Abstract
We propose Stochastic Neural Architecture Search (SNAS), an economical end-to-end solution to Neural Architecture Search (NAS) that trains neural operation parameters and architecture distribution parameters in same round of back-propagation, while maintaining the completeness and differentiability of the NAS pipeline. In this work, NAS is reformulated as an optimization problem on parameters of a joint distribution for the search space in a cell. To leverage the gradient information in generic differentiable loss for architecture search, a novel search gradient is proposed. We prove that this search gradient optimizes the same objective as reinforcement-learning-based NAS, but assigns credits to structural decisions more efficiently. This credit assignment is further augmented with locally decomposable reward to enforce a resource-efficient constraint. In experiments on CIFAR-10, SNAS takes less epochs to find a cell architecture with state-of-the-art accuracy than non-differentiable evolution-based and reinforcement-learning-based NAS, which is also transferable to ImageNet. It is also shown that child networks of SNAS can maintain the validation accuracy in searching, with which attention-based NAS requires parameter retraining to compete, exhibiting potentials to stride towards efficient NAS on big datasets. Keywords: Neural Architecture Search
Problem Description
A conceptual visualization for a forward pass within SNAS.
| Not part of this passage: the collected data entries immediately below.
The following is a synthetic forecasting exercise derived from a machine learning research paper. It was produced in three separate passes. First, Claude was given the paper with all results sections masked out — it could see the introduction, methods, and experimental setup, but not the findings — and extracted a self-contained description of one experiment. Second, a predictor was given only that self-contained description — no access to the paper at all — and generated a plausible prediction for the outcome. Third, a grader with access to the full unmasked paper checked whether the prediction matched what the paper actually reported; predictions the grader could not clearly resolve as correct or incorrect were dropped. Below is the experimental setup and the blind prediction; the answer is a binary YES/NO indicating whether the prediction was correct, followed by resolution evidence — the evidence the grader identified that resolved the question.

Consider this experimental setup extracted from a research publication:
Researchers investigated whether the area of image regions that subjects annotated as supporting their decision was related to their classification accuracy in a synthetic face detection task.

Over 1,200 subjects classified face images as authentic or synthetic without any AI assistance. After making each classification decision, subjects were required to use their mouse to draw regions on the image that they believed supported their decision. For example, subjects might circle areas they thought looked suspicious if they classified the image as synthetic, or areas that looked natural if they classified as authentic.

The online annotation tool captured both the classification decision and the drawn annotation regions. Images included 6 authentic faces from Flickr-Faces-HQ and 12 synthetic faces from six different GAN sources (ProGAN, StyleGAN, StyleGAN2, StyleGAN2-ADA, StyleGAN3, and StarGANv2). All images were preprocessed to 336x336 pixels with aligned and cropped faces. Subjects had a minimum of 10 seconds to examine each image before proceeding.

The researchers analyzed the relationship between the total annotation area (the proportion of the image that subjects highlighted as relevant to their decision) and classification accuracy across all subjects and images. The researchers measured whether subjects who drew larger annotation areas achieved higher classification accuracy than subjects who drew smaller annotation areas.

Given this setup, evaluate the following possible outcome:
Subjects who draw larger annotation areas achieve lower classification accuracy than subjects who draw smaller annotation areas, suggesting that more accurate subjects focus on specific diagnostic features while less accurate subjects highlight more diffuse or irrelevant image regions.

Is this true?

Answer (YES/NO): NO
Fig. 1. A conceptual visualization for a forward pass within SNAS. Sampled from p(Z), Z is a matrix whose rows Zi,j are one-hot random variable vectors indicating masks multiplied to edges(i, j) in the DAG. Columns of this matrix correspond to operations Ok. In this example, there are 4 operation candidates, among which the last one is zero, i.e. removing that edge. The objective is the expectation of generic loss L of all child graphs.
Experiment
In our experiments, SNAS shows strong performance compared with DARTS and all other existing NAS methods in terms of test error, model complexity and searching resources. Specifically, SNAS discovers novel convolutional cells achieving 2.85±0.02% test error on CIFAR-10 with only 2.8M parameters, which is better than 3.00±0.14%-3.3M from 1st-order DARTS and 2.89%-4.6M from ENAS. It is also on par with 2.76±0.09%-3.3M from 2nd-order DARTS with fewer parameters. With a more aggressive resource constraint, SNAS discovers even smaller model achieving 3.10±0.04% test error on CIFAR-10 with 2.3M parameters. During the architecture search process, SNAS obtains a validation accuracy of 88% compared to around 70% of ENAS in fewer epochs. When validating the derived child network on CIFAR-10 without finetuning, SNAS maintains the search validation accuracy, significantly outperforming 54.66% by DARTS. These results validate our theory that SNAS is less biased than DARTS. The discovered cell achieves 27.3% top-1 error when transferred to ImageNet (mobile setting), which is comparable to 26.9% by 2nd-order DARTS.
Methodology
The main initiative of SNAS is to build an efficient and economical end-to-end learning system with as little compromise of the NAS pipeline as possible. In this section, we first describe how to sample from the search space for NAS in a cell, and how it motivates a stochastic reformuation for SNAS (Section 2.1). A new optimization objective is provided and the attention-based NAS’s inconsistency is discussed. Then in Section 2.2, we introduce how this discrete search space is relaxed to be continuous to let gradients back-propagate through. In Section 2.3, the search gradient of SNAS is connected to the policy gradient in reinforcement-learning-based NAS (Zoph & Le, 2016; Pham et al., 2018), interpreting SNAS’s credit assignment with contribution analysis. At last, we introduce in Section 2.4 how SNAS automates the topology search to reduce the complexity of child netowrk, as well as how it decomposes this global constraint in the context of credit assignment.
Conclusion
In this work, we presented SNAS, a novel and economical end-to-end neural architecture search framework. The key contribution of SNAS is that by making use of gradient information from generic differentiable loss without sacrificing the completeness of NAS pipeline, stochastic architecture search could be more efficient. This improvement is proved by comparing the credit assigned by the search gradient with reinforcement-learning-based NAS. Augmented by a complexity regularizer, this search gradient trades off testing error and forwarding time. Experiments showed that SNAS searches well on CIFAR-10, whose result could be transferred to ImageNet as well. As a more efficient and less-biased framework, SNAS will serve as a possible candidate for full-fledged NAS on large datasets in the future.